> [Exercise requirements] Write out the material below again, starting at the line that contains "What gap separates" and ending at the end of the material, keeping every line. Add 107 to each distance measurement given in the answers.

[Items from a data source]
— START —

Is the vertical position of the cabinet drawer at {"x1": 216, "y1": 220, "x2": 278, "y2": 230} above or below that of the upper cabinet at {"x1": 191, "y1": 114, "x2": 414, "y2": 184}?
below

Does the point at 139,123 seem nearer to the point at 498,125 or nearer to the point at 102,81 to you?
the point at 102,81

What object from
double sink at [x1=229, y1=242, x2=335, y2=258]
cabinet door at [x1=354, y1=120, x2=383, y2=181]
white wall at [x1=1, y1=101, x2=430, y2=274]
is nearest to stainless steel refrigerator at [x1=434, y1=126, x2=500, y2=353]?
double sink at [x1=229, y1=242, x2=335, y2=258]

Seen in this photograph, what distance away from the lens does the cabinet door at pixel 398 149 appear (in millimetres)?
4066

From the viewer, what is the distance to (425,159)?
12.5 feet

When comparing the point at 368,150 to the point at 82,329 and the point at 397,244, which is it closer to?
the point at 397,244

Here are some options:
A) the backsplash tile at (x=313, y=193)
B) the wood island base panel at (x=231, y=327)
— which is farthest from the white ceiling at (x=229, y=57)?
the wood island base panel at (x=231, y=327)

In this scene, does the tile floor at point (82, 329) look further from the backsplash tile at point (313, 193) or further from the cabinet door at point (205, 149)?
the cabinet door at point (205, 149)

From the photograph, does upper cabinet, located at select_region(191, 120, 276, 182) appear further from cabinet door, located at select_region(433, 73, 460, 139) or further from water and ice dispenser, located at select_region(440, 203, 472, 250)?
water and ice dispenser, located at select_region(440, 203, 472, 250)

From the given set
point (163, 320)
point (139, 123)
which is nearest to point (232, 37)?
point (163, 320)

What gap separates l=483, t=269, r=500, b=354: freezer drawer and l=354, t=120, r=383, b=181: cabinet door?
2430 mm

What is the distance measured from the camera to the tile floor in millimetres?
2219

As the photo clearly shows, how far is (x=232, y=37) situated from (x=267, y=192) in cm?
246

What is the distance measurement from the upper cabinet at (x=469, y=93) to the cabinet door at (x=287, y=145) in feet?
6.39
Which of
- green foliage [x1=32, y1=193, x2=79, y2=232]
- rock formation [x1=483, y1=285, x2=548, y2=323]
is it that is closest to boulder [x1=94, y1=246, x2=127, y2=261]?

— END —

> [Exercise result]
What gap separates l=483, t=269, r=500, b=354: freezer drawer and l=354, t=120, r=383, b=181: cabinet door?
2537 mm

What is the distance measured from the camera to the tile floor in millimetres?
2326

As the photo clearly shows, how far is (x=232, y=37) situated from (x=267, y=192) in cm?
353

What is the distance measurement from the upper cabinet at (x=469, y=93) to the cabinet door at (x=287, y=145) in feet?
113.39
Which of
- green foliage [x1=32, y1=193, x2=79, y2=232]
- rock formation [x1=483, y1=285, x2=548, y2=323]
is it that is closest to boulder [x1=94, y1=246, x2=127, y2=261]?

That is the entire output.